> [Page text]:
China’s CET pilot policy not only directly promotes UGI but also drives green innovation through indirect mechanisms such as increased technological investment. Technological investment is a critical factor in promoting green innovation. By investing in the research and application of technology, enterprises can significantly enhance resource efficiency, reduce pollution emissions, and foster sustainable urban development. Through increased investment in green technology research and application, enterprises can develop more efficient and environmentally friendly production processes and products, thus achieving efficient energy use and effective pollution control (Zhao et al., 2022). Technological investment also facilitates iterative upgrades in technology, enabling enterprises to continuously improve their green innovation capabilities and gain a competitive edge in the market (Chen et al., 2021). As technological investment increases, the overall level of green technology and innovation capacity in cities will also rise, steering cities towards green and sustainable development.

China’s CET pilot policy promotes technological investment in enterprises through various mechanisms, thereby indirectly fostering UGI. Firstly, the CET policy internalizes the cost of carbon emissions through market mechanisms, providing strong economic incentives. This compels enterprises to pay for their emissions, motivating them to invest more in green technology research and development to reduce carbon emission costs and enhance competitiveness (Feng et al., 2017). Secondly, the policy optimizes resource allocation, forcing enterprises to invest more in technological research and innovation to improve production efficiency and reduce emissions (Wu et al., 2021). Additionally, the policy stimulates external funding and resource investment, with the government and social capital increasing their investments in green technology projects, providing financial support and tax incentives, and attracting more enterprises and research institutions to participate in green technology research and development (Li et al., 2022; Wang et al., 2024). Lastly, the CET policy enhances the efficiency of technological investment by promoting collaboration and exchange. It encourages technical cooperation, joint research, and knowledge sharing between enterprises and research institutions, enabling quicker mastery of advanced green technologies and improving innovation efficiency.

In summary, China’s CET pilot policy indirectly promotes UGI through increased technological investment. Driven by economic incentives and policy support, enterprises actively engage in the research and application of green technologies. This not only achieves environmental protection goals but also enhances their competitiveness, driving sustainable urban development and green transformation. Therefore, the following research hypothesis H2 is proposed:

H2. China’s CET pilot policy promotes UGI through increased technological investment.

> [Work to complete]:
1. In the passage on China's CET pilot policy, what does the policy internalize through market mechanisms?
2. Reproduce the stretch of the CET policy passage from "In summary, China’s" through "policy promotes UGI through increased technological investment.".

> [Information shown]:
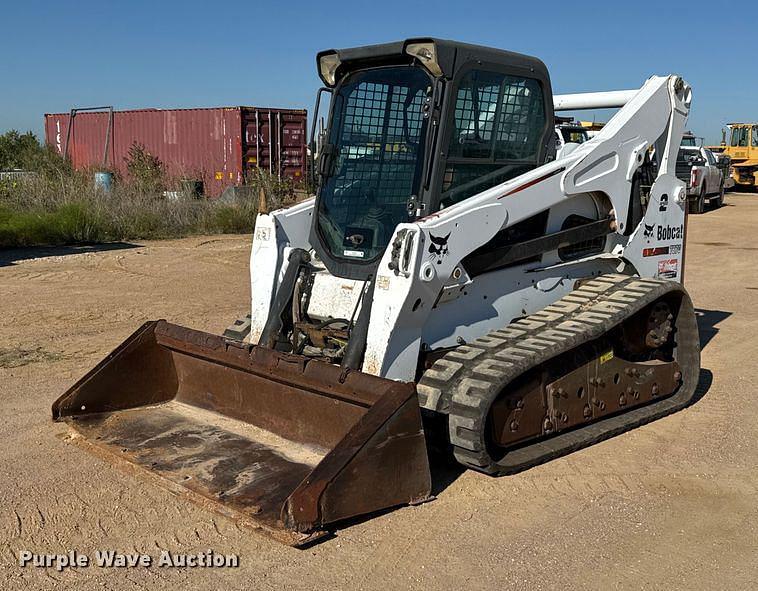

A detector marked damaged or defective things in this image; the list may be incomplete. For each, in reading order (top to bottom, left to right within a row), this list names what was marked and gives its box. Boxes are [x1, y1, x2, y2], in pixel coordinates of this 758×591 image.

rusty bucket [53, 322, 434, 548]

> [Responses in order]:
1. The cost of carbon emissions.

2.
In summary, China’s CET pilot policy indirectly promotes UGI through increased technological investment. Driven by economic incentives and policy support, enterprises actively engage in the research and application of green technologies. This not only achieves environmental protection goals but also enhances their competitiveness, driving sustainable urban development and green transformation. Therefore, the following research hypothesis H2 is proposed:

H2. China’s CET pilot policy promotes UGI through increased technological investment.